When the CodePlex Foundation named Paula Hunter its first Executive Director, quite a few industry observers let out a little sigh of relief. Hunter's hiring indicated to many that the Foundation's board of directors was serious about accomplishing its mission to foster open source development in commercial environments.
Hunter is someone who knows her way around open source. Her stint as Executive Director of the UnitedLinux consortium back in 2002 was certainly a trial by fire--many regarded this effort as a sure success, until one of the members of the consortium, The SCO Group, jumped the shark and decided to sue everybody who used, made, or even thought about Linux.
But that's another story.
The CodePlex Foundation is a non-profit designed to encourage and educate commercial software developers to start or improve their own open source projects. And, even though Microsoft is the first sponsor of the Foundation, all of the projects are "platform and technology agnostic," Hunter emphasized in a recent interview.

__Given entries__

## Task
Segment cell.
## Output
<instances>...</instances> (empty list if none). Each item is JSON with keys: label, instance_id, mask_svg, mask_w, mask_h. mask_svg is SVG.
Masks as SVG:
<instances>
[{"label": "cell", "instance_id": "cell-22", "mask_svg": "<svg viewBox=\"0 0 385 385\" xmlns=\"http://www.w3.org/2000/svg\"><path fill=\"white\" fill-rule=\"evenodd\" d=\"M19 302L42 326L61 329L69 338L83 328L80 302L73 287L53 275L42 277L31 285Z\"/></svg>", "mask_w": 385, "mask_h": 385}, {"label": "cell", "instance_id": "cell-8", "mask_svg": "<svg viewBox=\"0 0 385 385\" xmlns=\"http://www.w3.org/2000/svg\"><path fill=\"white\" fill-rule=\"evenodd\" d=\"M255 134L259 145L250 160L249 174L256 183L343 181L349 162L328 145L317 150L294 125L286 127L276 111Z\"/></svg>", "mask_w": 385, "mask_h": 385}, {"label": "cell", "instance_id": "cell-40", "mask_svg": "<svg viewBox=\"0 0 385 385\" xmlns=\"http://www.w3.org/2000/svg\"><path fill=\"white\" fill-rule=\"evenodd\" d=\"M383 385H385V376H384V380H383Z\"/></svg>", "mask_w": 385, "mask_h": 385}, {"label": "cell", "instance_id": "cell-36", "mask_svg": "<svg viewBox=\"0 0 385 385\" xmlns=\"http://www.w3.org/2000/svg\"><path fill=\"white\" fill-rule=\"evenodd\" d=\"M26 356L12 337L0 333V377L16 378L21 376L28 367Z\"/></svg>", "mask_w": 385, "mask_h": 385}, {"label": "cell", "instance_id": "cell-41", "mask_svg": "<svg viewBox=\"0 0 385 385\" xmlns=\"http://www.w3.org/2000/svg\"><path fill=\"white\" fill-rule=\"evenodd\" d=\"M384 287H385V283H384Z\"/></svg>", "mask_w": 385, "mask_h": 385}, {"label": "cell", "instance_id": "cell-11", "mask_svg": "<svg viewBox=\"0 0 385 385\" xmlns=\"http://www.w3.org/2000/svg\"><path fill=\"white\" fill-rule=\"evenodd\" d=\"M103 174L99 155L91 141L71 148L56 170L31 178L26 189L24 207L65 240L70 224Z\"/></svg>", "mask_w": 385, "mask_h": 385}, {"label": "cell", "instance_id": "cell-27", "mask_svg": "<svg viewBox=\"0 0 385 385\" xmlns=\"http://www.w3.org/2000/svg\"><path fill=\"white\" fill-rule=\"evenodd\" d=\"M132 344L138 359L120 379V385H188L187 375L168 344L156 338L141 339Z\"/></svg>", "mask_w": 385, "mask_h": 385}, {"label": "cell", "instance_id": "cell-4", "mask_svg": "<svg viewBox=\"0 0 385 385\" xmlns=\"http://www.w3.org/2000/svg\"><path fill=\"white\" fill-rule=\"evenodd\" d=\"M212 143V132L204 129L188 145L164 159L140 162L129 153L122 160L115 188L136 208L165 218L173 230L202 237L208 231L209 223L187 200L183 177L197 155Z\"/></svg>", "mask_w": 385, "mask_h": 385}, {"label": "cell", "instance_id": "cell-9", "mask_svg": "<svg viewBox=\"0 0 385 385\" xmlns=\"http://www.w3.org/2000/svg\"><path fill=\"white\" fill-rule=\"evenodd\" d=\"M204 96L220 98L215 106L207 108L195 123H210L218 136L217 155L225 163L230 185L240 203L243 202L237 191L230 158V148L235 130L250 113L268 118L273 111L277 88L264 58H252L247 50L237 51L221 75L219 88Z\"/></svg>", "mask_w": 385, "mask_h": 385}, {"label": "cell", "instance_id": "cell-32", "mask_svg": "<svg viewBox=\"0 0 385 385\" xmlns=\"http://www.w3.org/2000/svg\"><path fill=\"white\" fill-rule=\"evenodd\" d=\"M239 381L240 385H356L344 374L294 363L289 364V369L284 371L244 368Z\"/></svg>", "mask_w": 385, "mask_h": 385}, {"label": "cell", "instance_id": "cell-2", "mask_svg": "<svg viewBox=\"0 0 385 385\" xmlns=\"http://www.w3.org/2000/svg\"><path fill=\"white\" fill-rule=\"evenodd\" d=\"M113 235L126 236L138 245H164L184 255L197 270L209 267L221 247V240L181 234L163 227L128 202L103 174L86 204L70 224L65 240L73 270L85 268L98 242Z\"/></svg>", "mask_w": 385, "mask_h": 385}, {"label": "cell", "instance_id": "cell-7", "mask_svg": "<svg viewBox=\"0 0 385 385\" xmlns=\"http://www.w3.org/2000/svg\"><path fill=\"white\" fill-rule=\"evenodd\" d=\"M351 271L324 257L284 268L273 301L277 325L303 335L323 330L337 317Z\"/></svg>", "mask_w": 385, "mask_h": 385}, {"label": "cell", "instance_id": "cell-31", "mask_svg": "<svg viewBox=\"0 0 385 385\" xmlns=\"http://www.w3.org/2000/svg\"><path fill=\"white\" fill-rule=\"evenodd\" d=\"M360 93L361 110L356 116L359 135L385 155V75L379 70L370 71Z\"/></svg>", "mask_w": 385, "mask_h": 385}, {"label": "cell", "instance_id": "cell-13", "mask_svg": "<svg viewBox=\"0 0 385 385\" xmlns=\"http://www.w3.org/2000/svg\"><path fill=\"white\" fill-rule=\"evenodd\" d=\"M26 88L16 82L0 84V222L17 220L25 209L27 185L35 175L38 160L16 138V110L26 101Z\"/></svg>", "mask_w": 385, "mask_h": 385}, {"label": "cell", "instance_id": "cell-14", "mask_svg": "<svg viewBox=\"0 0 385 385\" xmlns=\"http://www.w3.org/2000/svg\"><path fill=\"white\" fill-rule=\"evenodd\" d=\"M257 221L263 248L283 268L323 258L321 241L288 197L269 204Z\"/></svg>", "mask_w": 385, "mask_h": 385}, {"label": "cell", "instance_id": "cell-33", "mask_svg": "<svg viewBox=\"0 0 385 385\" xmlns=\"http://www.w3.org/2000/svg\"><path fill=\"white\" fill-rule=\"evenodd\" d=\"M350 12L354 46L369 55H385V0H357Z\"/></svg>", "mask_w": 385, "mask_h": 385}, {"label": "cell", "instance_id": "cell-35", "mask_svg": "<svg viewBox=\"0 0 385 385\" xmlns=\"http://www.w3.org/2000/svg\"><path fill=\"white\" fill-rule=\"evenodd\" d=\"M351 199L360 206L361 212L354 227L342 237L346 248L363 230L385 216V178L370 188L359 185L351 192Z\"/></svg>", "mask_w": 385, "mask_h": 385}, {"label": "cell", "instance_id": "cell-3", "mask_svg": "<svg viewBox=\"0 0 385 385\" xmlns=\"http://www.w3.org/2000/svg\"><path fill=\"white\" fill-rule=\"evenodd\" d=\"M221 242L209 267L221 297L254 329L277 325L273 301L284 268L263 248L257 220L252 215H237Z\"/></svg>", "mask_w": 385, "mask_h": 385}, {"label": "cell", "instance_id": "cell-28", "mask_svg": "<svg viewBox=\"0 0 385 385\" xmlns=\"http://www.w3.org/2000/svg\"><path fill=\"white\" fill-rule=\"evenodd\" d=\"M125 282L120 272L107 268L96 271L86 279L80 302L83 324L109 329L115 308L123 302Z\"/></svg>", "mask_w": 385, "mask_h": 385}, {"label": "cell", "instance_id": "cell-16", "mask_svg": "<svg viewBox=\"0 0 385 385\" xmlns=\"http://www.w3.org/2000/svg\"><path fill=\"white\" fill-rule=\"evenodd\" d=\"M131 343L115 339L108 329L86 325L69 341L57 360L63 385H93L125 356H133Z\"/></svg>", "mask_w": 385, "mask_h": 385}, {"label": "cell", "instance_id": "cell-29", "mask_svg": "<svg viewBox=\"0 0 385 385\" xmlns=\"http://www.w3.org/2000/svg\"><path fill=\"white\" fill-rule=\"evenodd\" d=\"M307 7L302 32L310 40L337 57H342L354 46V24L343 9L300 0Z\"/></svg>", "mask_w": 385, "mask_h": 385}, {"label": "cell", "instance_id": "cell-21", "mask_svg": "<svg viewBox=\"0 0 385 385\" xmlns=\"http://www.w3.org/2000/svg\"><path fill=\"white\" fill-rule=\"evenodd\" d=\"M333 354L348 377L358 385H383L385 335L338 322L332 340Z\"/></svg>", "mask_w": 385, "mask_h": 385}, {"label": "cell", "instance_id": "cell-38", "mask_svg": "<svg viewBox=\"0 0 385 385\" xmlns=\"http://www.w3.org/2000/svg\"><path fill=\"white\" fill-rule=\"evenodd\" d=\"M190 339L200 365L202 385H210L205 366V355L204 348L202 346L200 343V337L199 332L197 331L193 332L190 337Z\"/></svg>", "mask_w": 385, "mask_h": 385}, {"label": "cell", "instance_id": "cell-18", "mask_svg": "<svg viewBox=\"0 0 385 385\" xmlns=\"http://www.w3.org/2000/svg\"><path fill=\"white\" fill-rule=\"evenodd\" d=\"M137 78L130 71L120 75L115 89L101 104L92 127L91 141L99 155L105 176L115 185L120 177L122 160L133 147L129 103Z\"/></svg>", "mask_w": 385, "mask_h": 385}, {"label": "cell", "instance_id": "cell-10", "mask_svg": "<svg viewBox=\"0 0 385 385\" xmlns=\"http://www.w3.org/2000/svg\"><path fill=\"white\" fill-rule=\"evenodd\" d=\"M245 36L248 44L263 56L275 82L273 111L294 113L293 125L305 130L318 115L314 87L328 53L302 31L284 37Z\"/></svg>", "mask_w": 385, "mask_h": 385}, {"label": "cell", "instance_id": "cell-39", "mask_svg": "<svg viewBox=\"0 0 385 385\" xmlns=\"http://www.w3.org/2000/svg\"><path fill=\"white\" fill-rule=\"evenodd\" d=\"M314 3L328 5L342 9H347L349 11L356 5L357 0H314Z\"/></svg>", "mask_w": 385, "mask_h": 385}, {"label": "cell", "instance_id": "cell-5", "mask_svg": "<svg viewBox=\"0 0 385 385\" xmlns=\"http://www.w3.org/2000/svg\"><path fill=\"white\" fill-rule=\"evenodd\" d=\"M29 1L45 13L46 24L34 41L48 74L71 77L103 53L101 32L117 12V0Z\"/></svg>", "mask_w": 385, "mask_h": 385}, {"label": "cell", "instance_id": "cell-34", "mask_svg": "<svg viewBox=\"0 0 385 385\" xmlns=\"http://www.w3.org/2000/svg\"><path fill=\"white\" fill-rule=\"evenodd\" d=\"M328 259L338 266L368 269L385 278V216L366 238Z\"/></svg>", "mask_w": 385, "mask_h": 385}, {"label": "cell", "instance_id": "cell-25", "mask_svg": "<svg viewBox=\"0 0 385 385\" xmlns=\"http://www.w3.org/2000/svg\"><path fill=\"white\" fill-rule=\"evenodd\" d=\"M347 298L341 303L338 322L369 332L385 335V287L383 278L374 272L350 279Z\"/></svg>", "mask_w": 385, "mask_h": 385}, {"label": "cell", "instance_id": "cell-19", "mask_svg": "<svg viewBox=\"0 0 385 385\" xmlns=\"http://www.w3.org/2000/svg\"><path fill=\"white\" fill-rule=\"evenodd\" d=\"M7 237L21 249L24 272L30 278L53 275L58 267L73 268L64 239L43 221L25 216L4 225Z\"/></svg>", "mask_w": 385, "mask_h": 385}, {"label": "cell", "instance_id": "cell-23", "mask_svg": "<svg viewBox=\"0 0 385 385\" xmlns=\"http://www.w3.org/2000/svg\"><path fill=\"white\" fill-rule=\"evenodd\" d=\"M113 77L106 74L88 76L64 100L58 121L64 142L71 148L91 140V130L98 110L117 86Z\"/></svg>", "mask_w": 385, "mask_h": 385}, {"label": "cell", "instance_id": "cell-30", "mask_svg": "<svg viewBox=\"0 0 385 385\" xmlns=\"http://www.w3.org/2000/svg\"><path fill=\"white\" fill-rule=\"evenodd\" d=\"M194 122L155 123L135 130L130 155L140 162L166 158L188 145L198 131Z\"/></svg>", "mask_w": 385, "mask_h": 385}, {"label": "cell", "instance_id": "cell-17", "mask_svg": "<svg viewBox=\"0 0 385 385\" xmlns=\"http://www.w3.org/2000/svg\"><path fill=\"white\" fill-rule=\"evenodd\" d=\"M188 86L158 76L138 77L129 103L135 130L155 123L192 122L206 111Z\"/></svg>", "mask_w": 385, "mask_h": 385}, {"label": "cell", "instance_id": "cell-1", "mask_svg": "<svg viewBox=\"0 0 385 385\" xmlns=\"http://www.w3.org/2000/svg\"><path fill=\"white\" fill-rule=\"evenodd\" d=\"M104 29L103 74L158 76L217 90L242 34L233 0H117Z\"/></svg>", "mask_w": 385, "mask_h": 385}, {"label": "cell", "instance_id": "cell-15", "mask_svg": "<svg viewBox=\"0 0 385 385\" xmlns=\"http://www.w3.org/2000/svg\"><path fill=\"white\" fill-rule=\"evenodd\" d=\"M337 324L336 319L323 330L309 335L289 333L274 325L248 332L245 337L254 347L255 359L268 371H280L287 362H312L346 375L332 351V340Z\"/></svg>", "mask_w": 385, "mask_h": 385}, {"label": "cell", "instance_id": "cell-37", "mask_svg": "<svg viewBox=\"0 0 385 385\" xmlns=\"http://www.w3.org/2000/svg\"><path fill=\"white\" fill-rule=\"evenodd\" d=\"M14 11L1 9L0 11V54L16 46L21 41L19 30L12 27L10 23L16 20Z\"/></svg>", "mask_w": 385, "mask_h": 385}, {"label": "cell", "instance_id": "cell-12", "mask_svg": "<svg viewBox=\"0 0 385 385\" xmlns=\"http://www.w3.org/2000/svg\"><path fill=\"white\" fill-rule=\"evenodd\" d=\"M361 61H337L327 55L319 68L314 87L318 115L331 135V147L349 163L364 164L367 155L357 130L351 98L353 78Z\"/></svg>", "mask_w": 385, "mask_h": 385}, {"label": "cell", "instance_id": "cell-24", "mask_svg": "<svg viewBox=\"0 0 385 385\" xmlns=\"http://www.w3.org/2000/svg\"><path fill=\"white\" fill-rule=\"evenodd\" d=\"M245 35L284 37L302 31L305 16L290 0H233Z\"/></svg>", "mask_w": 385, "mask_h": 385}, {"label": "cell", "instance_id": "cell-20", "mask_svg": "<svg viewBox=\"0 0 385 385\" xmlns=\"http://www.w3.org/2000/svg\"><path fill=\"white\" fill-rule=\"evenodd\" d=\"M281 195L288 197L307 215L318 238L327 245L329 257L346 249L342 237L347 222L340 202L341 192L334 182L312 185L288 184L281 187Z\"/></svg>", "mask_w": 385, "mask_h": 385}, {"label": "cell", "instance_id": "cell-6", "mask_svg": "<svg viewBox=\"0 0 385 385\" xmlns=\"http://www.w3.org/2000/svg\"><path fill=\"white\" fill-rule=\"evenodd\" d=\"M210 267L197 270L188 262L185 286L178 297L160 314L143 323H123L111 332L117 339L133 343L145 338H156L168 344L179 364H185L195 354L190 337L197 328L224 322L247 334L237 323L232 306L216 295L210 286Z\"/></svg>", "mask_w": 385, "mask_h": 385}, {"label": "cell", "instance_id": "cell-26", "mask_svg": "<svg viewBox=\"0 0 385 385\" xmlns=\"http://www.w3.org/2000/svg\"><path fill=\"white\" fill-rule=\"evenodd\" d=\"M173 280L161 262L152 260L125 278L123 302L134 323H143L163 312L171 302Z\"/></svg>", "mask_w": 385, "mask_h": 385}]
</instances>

__What is required__
Render into Spanish this sentence from the piece on the CodePlex Foundation: "Hunter is someone who knows her way around open source."

__Solution for this problem__
Hunter es alguien que conoce bien el mundo del código abierto.